Why Should Tenors Have All the Fun?
Slate | Studio 360
November 2019
Described by Opera magazine as “a complete singer with a once-in-a-generation voice,” mezzo-soprano Jamie Barton is a rising star in the opera world. She is currently playing Orfeo in the Metropolitan Opera’s production of Gluck’s Orfeo ed Euridice, a performance the New York Times declared “endearing” as it praised the “sheer richness of her sound.” In September, she was the featured soloist at the Last Night of the Proms—Britain’s biggest classical music event—an occasion on which she wore a dress in the colors of bisexual pride and waved a giant rainbow flag.
The Proms wasn’t the first time Barton has brought her commitment to social justice into the concert hall.
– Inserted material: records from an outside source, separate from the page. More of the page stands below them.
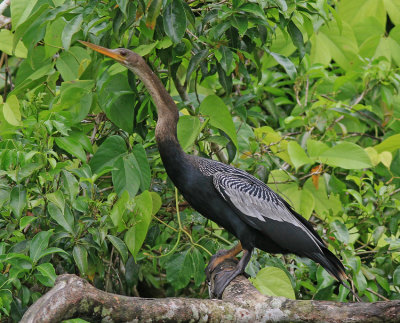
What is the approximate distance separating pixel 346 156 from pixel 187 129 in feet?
3.18

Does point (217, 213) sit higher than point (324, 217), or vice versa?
point (217, 213)

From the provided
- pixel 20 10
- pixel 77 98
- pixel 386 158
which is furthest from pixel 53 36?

She and pianist Kathleen Kelly have put together a recital program, now on tour, that celebrates women: songs written by women, songs about women, and in what Barton calls the “bent section,” a selection of love songs that were created for men to sing to women.
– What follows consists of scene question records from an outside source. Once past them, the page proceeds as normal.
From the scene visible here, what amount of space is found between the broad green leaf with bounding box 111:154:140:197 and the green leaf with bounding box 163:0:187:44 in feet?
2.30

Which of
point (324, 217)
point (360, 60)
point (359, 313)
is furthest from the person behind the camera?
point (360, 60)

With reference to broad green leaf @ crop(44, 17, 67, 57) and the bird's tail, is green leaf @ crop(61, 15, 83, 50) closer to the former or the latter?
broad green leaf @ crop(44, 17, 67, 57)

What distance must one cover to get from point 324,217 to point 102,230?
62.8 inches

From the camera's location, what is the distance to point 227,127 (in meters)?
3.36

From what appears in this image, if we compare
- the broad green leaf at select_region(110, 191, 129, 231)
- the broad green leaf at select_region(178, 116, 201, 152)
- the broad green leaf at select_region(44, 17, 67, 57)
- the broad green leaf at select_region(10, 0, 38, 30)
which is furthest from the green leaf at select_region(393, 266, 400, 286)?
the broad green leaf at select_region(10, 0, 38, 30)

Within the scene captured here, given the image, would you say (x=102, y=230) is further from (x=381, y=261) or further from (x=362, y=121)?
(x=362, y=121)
Barton isn’t the first woman to sing Henri Duparc’s “Phidylė,” or Richard Strauss’ “Cäcilie,” but as an openly bisexual performer, she brings a different resonance to those love songs. Speaking of “Cäcilie,” which Strauss wrote as a wedding gift for his wife, she says, “I think of singing this on a wedding day to my wife [and] that puts it in a different place for me. There is a bit of queer pride, there is a bit of understanding that this story is personal to me and not necessarily just something that I’m interpreting from a page of music.”
Barton and Kelly came into Studio 360 to perform three songs from their feminist recital tour and to talk about their collaboration, which, Kelly says, “is all about time and breath. Each piece is a collection of languages. The language of the tune, and the language of the words. If you both know the text, you can take a breath and an attitude, and a good partner can see where you’re going to go.”